L'économie russe en surchauffe après l'invasion de l'Ukraine – L'essoufflement se profile
L'économie russe, qui avait connu un boom après l'invasion de l'Ukraine en 2022, montre désormais des signes d'essoufflement. Malgré des années de résilience face aux sanctions occidentales, le pays se trouve au bord de la récession en raison des dépenses militaires excessives du Kremlin, qui aggravent les pénuries de main-d'œuvre et l'inflation.
Lors du Forum économique de Saint-Pétersbourg, le ministre russe de l'Économie, Maxim Reshetnikov, a averti que le pays était "au bord" d'une récession. Cette déclaration confirme les prévisions des économistes : le modèle de "keynésianisme militaire", basé sur des dépenses publiques massives dans la défense, atteint ses limites.
En 2022, les sanctions occidentales et le départ des entreprises étrangères avaient fait craindre un effondrement économique. Pourtant, la Russie a maintenu sa croissance grâce à des investissements records dans son complexe militaro-industriel, évalué à 167 milliards de dollars en 2023. Ces dépenses ont stimulé la production industrielle et augmenté les salaires dans les secteurs liés à la guerre.
Cependant, cette stratégie a un coût. Les dépenses militaires représentent désormais 6,3 % du PIB, soit près du double du budget de défense américain. Elina Ribakova, économiste au Peterson Institute, compare cette situation à un jeu de chaises musicales : tant que l'argent circule, la guerre reste populaire. Mais les limites structurelles de l'économie russe se font sentir.
La pénurie chronique de main-d'œuvre, aggravée par l'émigration et les pertes militaires, freine la productivité. En 2022, le nombre de travailleurs âgés de 16 à 35 ans a chuté de 1,33 million. Les salaires réels augmentent, mais pas la productivité, ce qui alimente l'inflation (près de 10 % en 2025) et menace de stagflation.
La Banque centrale russe a relevé les taux d'intérêt à 20 % pour juguler l'inflation, mais cette politique freine la croissance, estimée entre 1 et 2 % en 2025. Le président Vladimir Putin appelle à un équilibre entre lutte contre l'inflation et relance économique.

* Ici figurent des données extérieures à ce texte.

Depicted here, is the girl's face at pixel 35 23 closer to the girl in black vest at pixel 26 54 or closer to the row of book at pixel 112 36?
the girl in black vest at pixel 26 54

La dépendance aux exportations de pétrole et de gaz (20 % du PIB) rend l'économie vulnérable. La baisse des prix du pétrole début 2025 a contraint le Kremlin à réviser son déficit budgétaire. Toutefois, la flambée des prix due aux tensions au Moyen-Orient pourrait offrir un répit temporaire.
Alexander Kolyandr, du Center for European Policy Analysis, estime que sans gains de productivité, la croissance russe restera limitée. Le PIB par habitant, proche de celui du Mexique ou de la Turquie, reflète cette faiblesse structurelle.
Enfin, malgré une éventuelle détente diplomatique sous un éventuel retour de Donald Trump à la Maison Blanche, le retour des entreprises américaines en Russie reste incertain. Charles Kupchan, du Council on Foreign Relations, y voit un levier de négociation pour mettre fin à la guerre en Ukraine.